Someone who displays a large Optimizer bias would be Steve Pavlina. A popular personal development blogger, Steve has built his focus and attention to the process of steady and gradual improvements both in his personal development and in his business. In his discussion about what makes a successful blog, he makes reference to his optimization of ads, continuous building of content and constantly improving the details. When Steve was in the shareware gaming industry most of his pointers for success involved patience and constant improvement.
Although the Innovator may seem flashier and more exciting, the Optimizer will often have a more consistent level of success. Whether it is blog traffic, physical fitness, finances, business, relationships or communication skills, the ability to be patient and focus on a continuous flow of little improvement is often the primary ingredient for success. The ability to have patience, work consistently and improve steadily is the Optimizer’s biggest strengths.
The weaknesses of the Optimizer is that sometimes complete shifts in thinking are necessary to facilitate true change. Innovation is often necessary to break through barriers when additional optimization won’t do anything. The Optimizer is also far more likely to get caught up with improving things mindlessly. Having a perfectly structured time management schedule is useless if it can’t provide you with the flexibility to pursue opportunities.

Your objective
Pick up the passage on the Optimizer's strengths and weaknesses after its last sentence and continue it.

Records supplied
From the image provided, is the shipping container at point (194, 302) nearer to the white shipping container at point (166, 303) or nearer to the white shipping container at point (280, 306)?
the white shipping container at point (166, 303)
--
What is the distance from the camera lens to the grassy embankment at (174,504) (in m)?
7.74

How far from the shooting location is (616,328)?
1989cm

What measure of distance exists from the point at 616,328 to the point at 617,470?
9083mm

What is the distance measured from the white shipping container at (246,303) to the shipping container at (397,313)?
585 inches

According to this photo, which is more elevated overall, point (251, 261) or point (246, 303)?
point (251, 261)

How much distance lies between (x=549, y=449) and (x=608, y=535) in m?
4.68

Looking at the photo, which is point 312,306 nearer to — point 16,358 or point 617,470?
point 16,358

Output below
My suggestion for Optimizers is to practice your creative skills and become more attuned to points in your life where gradual improvements won’t lead to a higher standard. Optimizers should also involve themselves in careers, activities and hobbies that unlock their latent ability for getting continuously better. Learning to set proper goals can also ensure that the optimization you pursue is useful. Suggested reading for Optimizers:
Altering Your Own Style
I don’t subscribe to the belief that says your ingrained personality traits are set in stone. You are free to modify your personality style or make subtle alterations to it. But I suspect that most people will not want to do a complete shift from their old personality, but a slight adjustment to compensate for weaknesses and highlight strengths.
The foremost power is awareness. By being aware of your personality style you can more easily recognize the pitfalls that this style can fall into. By learning to recognize when to use their innovative capacities, Optimizers can break through what are often seen as impossible barriers. Innovators can also recognize when the solution is patience, not a new idea, in order to consistently see results.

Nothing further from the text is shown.